We’ll see how much I can get done before then; any little bit I can get done before does after all further the goal. And anything I can write above and beyond finishing the edits on Lament will be bonus. Christopher and Kendis are looking VERY expectant in the back of my brain, you know.
So there you have it. If you think you might want to get a hold of me during that week for whatever reason, email, text, or phone will be best! If you think you should have those means of contacting me and you don’t, let me know.
Those of you who follow my personal blog know that my partner and I are getting shiny, shiny iPad 2’s!
One of the things I’m thinking of doing with mine is seeing if I can write effectively on it. So if you’re a writer and an iPad owner (first OR second generation model), I’m very interested in hearing about whether you find them effective writing devices! If so, what apps do you use? I’ve kind of liked Documents To Go on my iPhone and I plan to see how well I can use it on the iPad, but I’m open to other suggestions as well!

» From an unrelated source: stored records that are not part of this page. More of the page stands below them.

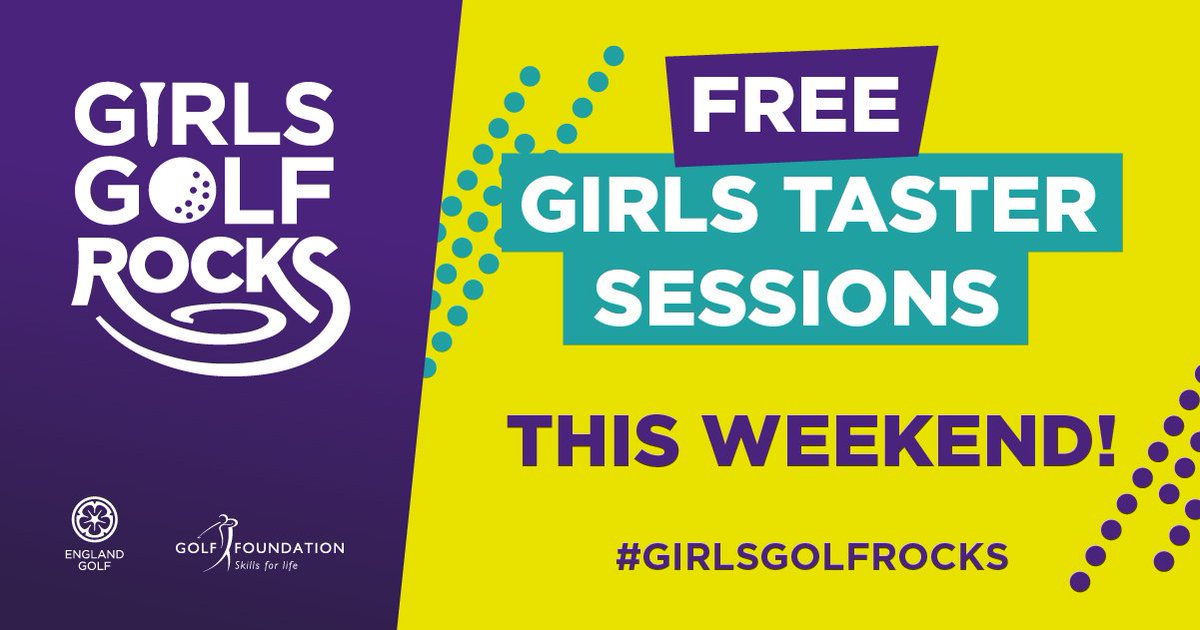 test Twitter Media - Last chance to sign up to our FREE Girls Golf Rocks taster session this Saturday 4th May from 12-2pm.  Make new friends and try a new sport!  Limited spaces remaining - visit https://t.co/dgzCRjkNxe to book.  @GirlsGolfRocks1 @GolfRootsHQ #GirlsGolfRocks https://t.co/v5R3rWpKWV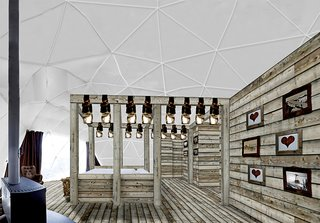 "The ""Swiss Pod Suite"" will combine design and authenticity to give guests a full-on Swiss experience."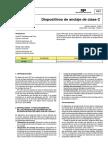 Dispositivos de ánclaje tipo C.pdf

I am sure this will probably make some of you gasp with surprise, but I have finally posted Chapter 5 of Iterations. Most of my writing time is going into my original work these days, but I had a bit of time tonight, so decided to add a bit more in to this. In case anybody out there is still checking in to see if I wrote anything else. ;)
In the meantime, just in case anybody also happened to notice this, I fixed several broken links on my logs page.
Well, having participated in Nanowrimo, I am most pleased to announce that I did in fact hit the goal of 50K set by that whole activity. I am now sitting on 51K of a novel in progress, which is absorbing the vast majority of my creative energy at the moment. Since this is a work I intend for actual publication I won’t be linking it in on my site, but I will be at a future point putting out a call for proofreaders. Meep!
In the meantime I have taken the icons off my splash screen for Nanowrimo and put the Winner one over on my Writing page. And I’ve fixed the broken styles for the Winter style, so they’ll map over to the mirror site on drizzle appropriately!
It is the first day of November, and I have done something very silly: I have endeavored to get back into writing, now that my arm has more or less healed from the break it suffered in June, by participating in National Novel Writing Month. This involves writing 50,000 words of a novel in one month. 30, count ’em, 30 days. I have my doubts that I can do it, but it’s going to be fun to try! And I’ve added the official Nanowrimo participant icon to the entry page of my site; when I have enough of it done, I’ll start posting chapters of the novel I’ve chosen to work on as well.